What these emotional cripples needed, the railway doctors suggested, was not spinal treatments (or huge monetary settlements to compensate them for bodily damage) but psychological therapy that combined rest, isolation, and “suggestive therapeutics”—a regimen of listening and suggesting positive outcomes to a receptive patient. By the early 189Os, when in Europe Freud and Breuer were working on their groundbreaking Studies in Hysteria , the railway surgeons had, in the words of the medical historian Eric Caplan, “unwittingly become the first American medical specialty to achieve a consensus regarding the therapeutic value of what would soon be known throughout the world as psychotherapy.”
By the first decade of the twentieth century, railway spine was quickly fading from the courts, and soon after it disappeared from the medical literature. It may be that people were beginning to incorporate the scale, and the risks, of train travel into the collective psyche—or that railroads were simply overtaken by myriad other sources of anxiety in the new world of modern America. Automobiles provided yet another method of moving faster than humans had thought possible; skyscrapers were shooting higher than anyone had ever foreseen (courtesy, in part, of the invention of elevator technology). Soon the horrors of the Great War would provide a large-scale opportunity to explore traumatic neurosis, as thousands of emotionally ravaged soldiers returned from the trenches of Europe.
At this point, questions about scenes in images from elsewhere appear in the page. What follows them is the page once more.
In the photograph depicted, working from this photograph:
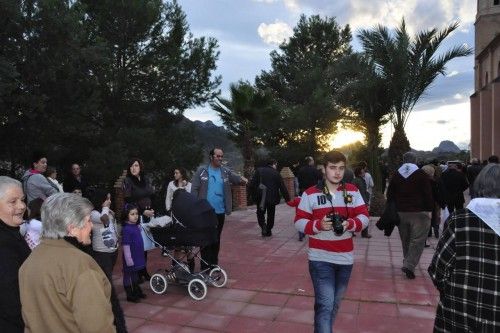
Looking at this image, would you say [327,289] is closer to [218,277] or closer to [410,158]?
[218,277]

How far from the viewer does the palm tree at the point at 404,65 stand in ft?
46.7

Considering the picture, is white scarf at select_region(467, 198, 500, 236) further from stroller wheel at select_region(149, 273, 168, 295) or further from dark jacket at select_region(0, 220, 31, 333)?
stroller wheel at select_region(149, 273, 168, 295)

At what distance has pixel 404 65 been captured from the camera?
14203mm

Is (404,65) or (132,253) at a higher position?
(404,65)

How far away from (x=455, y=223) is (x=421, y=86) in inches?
525

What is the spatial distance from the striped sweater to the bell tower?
3291cm

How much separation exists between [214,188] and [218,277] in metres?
1.26

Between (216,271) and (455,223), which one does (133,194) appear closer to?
(216,271)

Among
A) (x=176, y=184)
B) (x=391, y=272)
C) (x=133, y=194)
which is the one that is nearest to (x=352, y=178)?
(x=391, y=272)

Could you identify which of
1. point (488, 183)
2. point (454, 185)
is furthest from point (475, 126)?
point (488, 183)

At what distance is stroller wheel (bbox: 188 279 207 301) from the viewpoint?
5395 mm

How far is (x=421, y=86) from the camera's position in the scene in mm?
14438

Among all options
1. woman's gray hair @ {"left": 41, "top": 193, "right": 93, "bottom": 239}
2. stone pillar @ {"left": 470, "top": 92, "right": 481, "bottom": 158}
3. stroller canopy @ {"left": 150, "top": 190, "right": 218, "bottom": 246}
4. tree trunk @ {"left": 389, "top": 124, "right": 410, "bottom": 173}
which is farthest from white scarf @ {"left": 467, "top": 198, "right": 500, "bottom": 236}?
stone pillar @ {"left": 470, "top": 92, "right": 481, "bottom": 158}

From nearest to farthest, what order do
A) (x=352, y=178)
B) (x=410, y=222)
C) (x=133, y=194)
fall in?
(x=133, y=194), (x=410, y=222), (x=352, y=178)
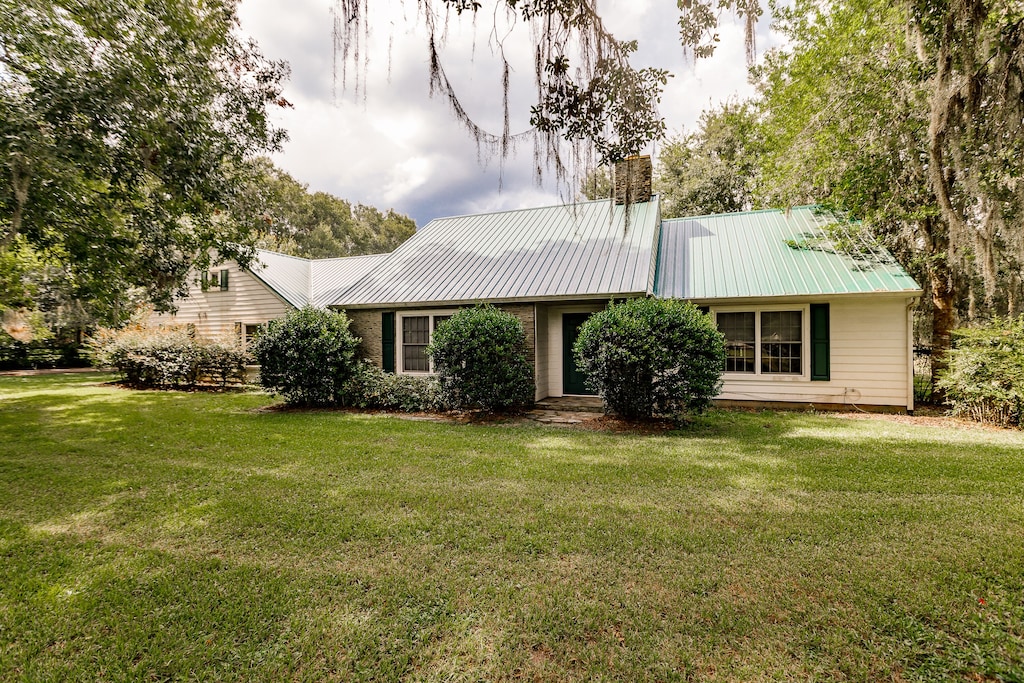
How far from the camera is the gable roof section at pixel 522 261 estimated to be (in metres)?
10.1

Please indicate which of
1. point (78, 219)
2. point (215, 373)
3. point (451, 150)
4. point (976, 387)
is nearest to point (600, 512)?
point (451, 150)

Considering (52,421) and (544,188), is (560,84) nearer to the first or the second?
(544,188)

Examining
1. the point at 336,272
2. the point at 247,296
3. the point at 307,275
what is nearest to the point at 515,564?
the point at 247,296

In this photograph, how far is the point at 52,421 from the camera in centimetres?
876

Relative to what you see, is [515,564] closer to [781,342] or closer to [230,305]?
[781,342]

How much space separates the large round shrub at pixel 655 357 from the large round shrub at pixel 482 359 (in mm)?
1675

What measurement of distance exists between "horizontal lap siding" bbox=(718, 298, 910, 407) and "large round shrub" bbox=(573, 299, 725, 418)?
12.1ft

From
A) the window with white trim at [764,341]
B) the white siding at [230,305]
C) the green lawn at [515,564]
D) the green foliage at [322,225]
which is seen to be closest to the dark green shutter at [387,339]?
the white siding at [230,305]

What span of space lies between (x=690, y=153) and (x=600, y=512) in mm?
21046

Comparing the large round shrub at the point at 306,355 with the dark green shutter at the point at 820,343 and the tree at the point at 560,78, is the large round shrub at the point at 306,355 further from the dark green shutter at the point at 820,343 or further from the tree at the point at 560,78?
the dark green shutter at the point at 820,343

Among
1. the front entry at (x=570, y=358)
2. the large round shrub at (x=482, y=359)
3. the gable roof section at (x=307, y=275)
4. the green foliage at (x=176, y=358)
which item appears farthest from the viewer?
the gable roof section at (x=307, y=275)

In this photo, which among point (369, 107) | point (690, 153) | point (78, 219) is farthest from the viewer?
point (690, 153)

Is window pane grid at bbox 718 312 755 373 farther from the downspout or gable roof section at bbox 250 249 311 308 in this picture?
gable roof section at bbox 250 249 311 308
Today, in the aftermath of our most recent national trauma, we have many more psychological tools with which to address the emotional state that is the descendant of railway neurosis, posttraumatic stress disorder, or PTSD. And, in the way of the field of psychology in general, we continue to learn. Many health-care professionals were surprised to find symptoms of PTSD turning up in people (including children) far from ground zero. The events of September 11 also reminded psychologists that we humans possess a powerful mental tool called habituation, a tool that may help explain the disappearance of railway neurosis.
Habituation occurs on a molecular level in the brain, and it is the human animal’s way of adjusting to change in its environment; if we didn’t habituate, we would live in a constant state of anxiety and vigilance. Citizens of the early twentieth century had no choice but to habituate to the overwhelming emotional challenges of modern industrial life, including trains, with their dual capacity to excite and to terrify. Similarly, we now accept the reality of armed guards at airports, and most of us have become willing once more to step onto an airplane. The act of flying defies the reality humans used to know—as does the possibility of destruction by civilian weapons from the sky—but we have learned to adapt and to move on to the next challenge of twenty-firstcentury life.